Despite a close lower on Friday, the bulls had every reason to break open the champagne and raise a glass.
Stocks put in their best December in about two decades with the S&P 500 posting a 6.5% gain for the month.
And looking back at the entire year, the S&P climbed 12.8 percent, the Dow added 11 percent and the Nasdaq surged 16.9 percent.
To the chagrin of the bears, the market is now trading at pre-Lehman levels.
But for 2011, investors find themselves at a crossroads.

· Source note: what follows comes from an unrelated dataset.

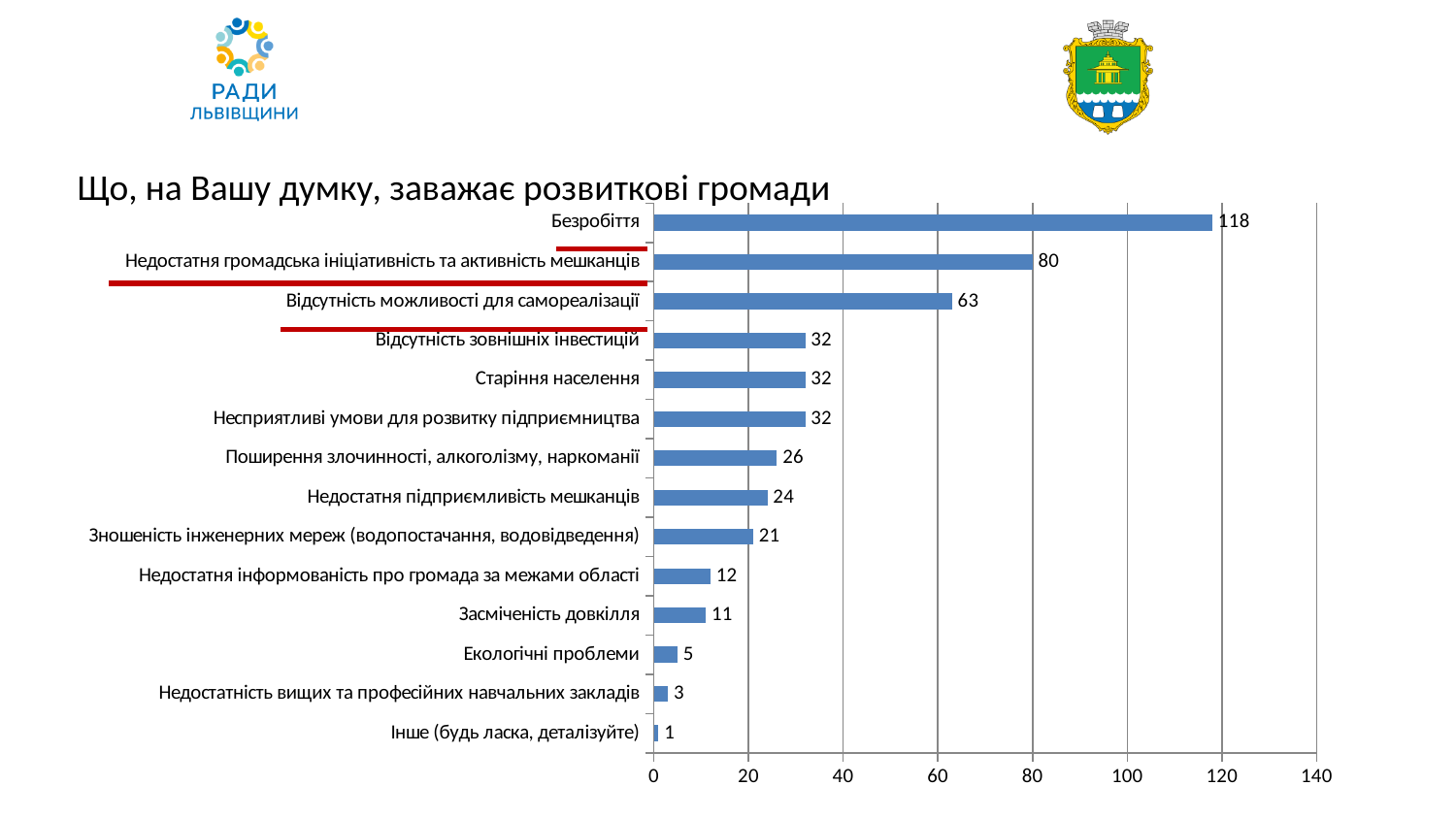
Which is larger: the value for "Поширення злочинності, алкоголізму, наркоманії" or the value for "Недостатня підприємливість мешканців"? Поширення злочинності, алкоголізму, наркоманії What is the value for "Засміченість довкілля"? 11 What kind of chart is shown on the slide? bar chart How many categories are shown in the chart? 14 Which category has the highest value? Безробіття What is the value for "Екологічні проблеми"? 5 What is the title of the chart? Що, на Вашу думку, заважає розвиткові громади What is the value for "Відсутність можливості для самореалізації"? 63 Is the value for "Недостатня громадська ініціативність та активність мешканців" greater or less than 100? less What is the value for "Безробіття"? 118 Which category has the lowest value? Інше (будь ласка, деталізуйте) What is the difference between the values for "Безробіття" and "Недостатня громадська ініціативність та активність мешканців"? 38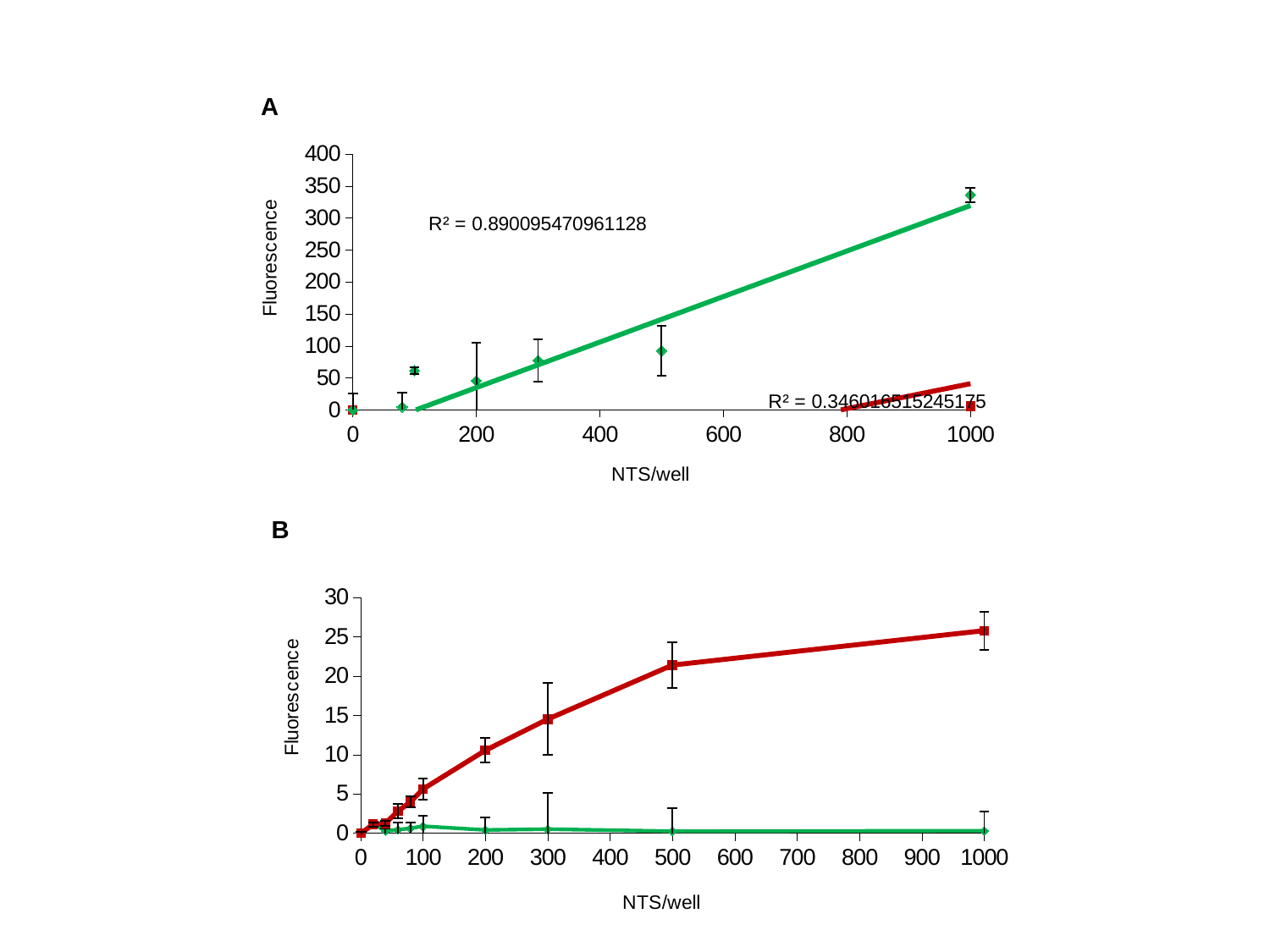
What kind of chart is chart B (the bottom chart)? line chart In chart B, at 1000 NTS/well, which series has the higher fluorescence, the red or the green? red In chart B, is the fluorescence of the red series at 500 NTS/well greater or less than 20? greater In chart A, does the green series rise or fall as NTS/well increases? rise In chart A, at 1000 NTS/well, which series has the higher fluorescence, the green or the red? green In chart A, what is the R² value printed for the green trendline? R² = 0.890095470961128 In chart A, what is the R² value printed for the red trendline? R² = 0.346016515245175 In chart B, is the fluorescence of the green series at 1000 NTS/well greater or less than 5? less What kind of chart is chart A (the top chart)? scatter chart with trendlines In chart A, is the fluorescence of the green series at 300 NTS/well greater or less than 100? less In chart B, does the red series rise or fall as NTS/well increases? rise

Companies are starting to hire, manufacturing is picking up and banks are starting to lend.
However, China is slowing down, interest rates are rising and housing prices are going nowhere.
With plenty of bullish and bearish catalysts influencing the market, should you position for further gains or a sharp sell-off?
Instant Insights with the Fast Money traders
Brian Kelly tells the desk he’s fairly bullish into 2011. “As long as the Federal Reserve continues with QE2 I’d expect stocks to continue higher,” he says.
He also points to the surprising resiliency of the consumer. "Just look at what happened at Disneyland this week," he says. "The crowds were so big they had to close the gates."
But Kelly concedes the potential of a housing double dip presents challenges. Should home prices decline significantly, it would create a strong headwind for the banks, he says.
True to his contrariarn nature, Steve Cortes leans to the bearish side. He doesn’t like the action in the Shanghai Composite, which he says has performed terribly; the weakness he feels is emblematic of China's slowdown. In turn, that presents headwinds for commodities. “I don’t believe there’s enough commodity demand without China to keep this bull going.”